• Actions to take:
A) Duplicate the passage about New America from "After Ted Halstead" to "at its helm.".
B) Using the passage about New America, decide whether each statement agrees with it. For each, answer yes or no and quote the words that decide it: (i) Steve Coll took over from Ted Halstead after Halstead stepped down in 2007. (ii) New America accepted a million dollars from Walmart. (iii) Eric Schmidt expected the think tank to champion Silicon Valley's agenda.

• Text segment:
+ + +
Up to that point, tech entrepreneurs out west had largely shied away from DC and its messy politics. “But the government is no longer ignoring us, so we have to get organized,” Eric Schmidt, then CEO of the software firm Novell, explained at the time. In joining New America’s board of directors, Schmidt told the New York Times he didn’t necessarily expect the think tank to champion Silicon Valley’s agenda. As he put it, “The ideas that come out may well include some I might not agree with.”

After Ted Halstead stepped down in 2007, New America tapped Steve Coll, a former managing editor of the Washington Post, to succeed him. The choice adhered to the organization’s taste for the unconventional: No other think tank in town had a working journalist at its helm.

The winner of two Pulitzer Prizes, Coll made New America an even more attractive place for writers and news outlets to affiliate with. But a few of its original ideals began to get obscured during his tenure.

In its earlier days, while New America did accept a small percentage of donations from corporations and their foundations, its leaders were generally leery of getting too friendly with businesses. “Walmart tried to give me a million dollars, and we ended up saying no,” Boshara recalls. “It was intriguing because we’d have access to data we otherwise wouldn’t, but I remember talking to Ted about how it might compromise our brand and independence.” Coll projected a similar reticence. “As I remember it, the consensus was that we should remain wary of corporations,” he says.
+ + +
• Supplied information:
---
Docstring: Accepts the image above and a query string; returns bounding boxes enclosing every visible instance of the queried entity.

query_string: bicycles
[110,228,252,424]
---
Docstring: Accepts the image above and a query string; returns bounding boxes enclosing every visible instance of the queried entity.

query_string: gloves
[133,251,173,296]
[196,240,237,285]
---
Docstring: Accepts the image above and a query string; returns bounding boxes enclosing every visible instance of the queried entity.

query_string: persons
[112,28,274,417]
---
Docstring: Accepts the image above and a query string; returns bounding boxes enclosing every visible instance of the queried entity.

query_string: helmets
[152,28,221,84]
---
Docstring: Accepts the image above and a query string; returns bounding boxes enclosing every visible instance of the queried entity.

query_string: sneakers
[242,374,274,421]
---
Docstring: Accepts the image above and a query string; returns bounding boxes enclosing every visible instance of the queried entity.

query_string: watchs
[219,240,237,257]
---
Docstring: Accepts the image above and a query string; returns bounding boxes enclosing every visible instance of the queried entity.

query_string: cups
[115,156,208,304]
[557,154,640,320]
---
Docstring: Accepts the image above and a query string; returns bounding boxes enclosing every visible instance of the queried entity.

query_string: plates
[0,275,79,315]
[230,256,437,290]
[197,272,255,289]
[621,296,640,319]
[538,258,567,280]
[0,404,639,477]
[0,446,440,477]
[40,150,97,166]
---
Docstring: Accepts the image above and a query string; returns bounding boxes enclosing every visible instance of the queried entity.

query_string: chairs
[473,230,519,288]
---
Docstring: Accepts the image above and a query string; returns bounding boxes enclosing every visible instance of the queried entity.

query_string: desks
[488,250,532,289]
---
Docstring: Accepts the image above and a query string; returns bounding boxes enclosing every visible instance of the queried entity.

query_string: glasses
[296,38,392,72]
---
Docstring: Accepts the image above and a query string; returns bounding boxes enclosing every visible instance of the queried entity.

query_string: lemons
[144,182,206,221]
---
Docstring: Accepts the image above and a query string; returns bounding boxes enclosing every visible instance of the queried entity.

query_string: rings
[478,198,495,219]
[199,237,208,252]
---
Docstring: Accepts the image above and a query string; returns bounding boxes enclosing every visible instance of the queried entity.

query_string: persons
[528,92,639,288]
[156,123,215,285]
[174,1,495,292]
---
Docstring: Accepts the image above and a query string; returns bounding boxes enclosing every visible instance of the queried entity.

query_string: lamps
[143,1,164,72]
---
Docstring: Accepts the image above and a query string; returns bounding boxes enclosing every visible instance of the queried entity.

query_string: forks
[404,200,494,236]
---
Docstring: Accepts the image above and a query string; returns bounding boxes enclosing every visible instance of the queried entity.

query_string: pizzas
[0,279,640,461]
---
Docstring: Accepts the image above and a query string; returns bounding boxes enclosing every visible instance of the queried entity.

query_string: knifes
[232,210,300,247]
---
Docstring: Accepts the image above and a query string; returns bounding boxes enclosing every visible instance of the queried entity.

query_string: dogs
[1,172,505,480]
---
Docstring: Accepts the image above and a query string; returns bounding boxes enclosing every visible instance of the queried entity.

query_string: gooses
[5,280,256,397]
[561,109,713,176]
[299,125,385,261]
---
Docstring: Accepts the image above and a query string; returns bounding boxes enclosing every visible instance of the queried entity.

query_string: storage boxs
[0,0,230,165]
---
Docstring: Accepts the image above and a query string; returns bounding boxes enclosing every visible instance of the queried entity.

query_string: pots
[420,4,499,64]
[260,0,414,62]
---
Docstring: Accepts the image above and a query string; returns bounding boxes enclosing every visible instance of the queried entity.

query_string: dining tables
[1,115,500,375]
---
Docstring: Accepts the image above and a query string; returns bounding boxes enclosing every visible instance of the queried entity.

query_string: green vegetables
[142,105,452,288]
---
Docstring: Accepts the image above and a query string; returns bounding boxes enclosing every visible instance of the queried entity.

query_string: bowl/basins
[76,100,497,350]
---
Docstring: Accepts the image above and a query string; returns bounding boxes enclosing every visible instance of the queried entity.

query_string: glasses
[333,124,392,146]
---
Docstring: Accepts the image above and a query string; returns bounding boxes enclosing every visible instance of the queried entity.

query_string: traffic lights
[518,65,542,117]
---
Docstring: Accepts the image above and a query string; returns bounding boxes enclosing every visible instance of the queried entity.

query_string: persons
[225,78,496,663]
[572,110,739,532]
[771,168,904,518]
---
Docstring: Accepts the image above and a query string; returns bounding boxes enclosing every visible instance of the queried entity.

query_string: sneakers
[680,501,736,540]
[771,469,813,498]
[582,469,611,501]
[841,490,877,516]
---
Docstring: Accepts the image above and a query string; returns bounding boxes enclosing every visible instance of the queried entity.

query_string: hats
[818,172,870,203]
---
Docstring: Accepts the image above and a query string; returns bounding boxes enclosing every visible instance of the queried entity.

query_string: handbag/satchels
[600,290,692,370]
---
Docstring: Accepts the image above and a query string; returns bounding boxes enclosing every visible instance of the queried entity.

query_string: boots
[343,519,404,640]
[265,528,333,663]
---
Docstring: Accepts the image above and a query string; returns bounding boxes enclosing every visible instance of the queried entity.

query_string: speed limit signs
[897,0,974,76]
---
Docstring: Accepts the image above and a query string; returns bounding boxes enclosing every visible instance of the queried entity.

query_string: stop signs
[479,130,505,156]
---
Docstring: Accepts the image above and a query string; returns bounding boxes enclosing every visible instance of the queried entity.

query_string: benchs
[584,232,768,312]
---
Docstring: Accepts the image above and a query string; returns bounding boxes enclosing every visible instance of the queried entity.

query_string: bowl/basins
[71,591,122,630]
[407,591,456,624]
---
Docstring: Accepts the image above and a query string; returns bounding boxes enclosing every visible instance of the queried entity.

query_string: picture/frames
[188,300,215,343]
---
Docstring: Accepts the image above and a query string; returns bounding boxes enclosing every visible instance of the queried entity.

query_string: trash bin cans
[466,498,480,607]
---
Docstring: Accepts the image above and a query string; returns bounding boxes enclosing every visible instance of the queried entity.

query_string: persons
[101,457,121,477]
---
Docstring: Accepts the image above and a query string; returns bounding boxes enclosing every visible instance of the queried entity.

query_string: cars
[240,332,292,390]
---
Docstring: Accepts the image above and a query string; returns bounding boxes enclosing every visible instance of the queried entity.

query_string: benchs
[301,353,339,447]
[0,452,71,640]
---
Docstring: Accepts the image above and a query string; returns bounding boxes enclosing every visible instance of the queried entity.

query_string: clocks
+ + +
• Answers for the tasks:
A)
After Ted Halstead stepped down in 2007, New America tapped Steve Coll, a former managing editor of the Washington Post, to succeed him. The choice adhered to the organization’s taste for the unconventional: No other think tank in town had a working journalist at its helm.

B)
(i) Yes: "After Ted Halstead stepped down in 2007, New America tapped Steve Coll, a former managing editor of the Washington Post, to succeed him."
(ii) No: "Walmart tried to give me a million dollars, and we ended up saying no,"
(iii) No: "Schmidt told the New York Times he didn’t necessarily expect the think tank to champion Silicon Valley’s agenda."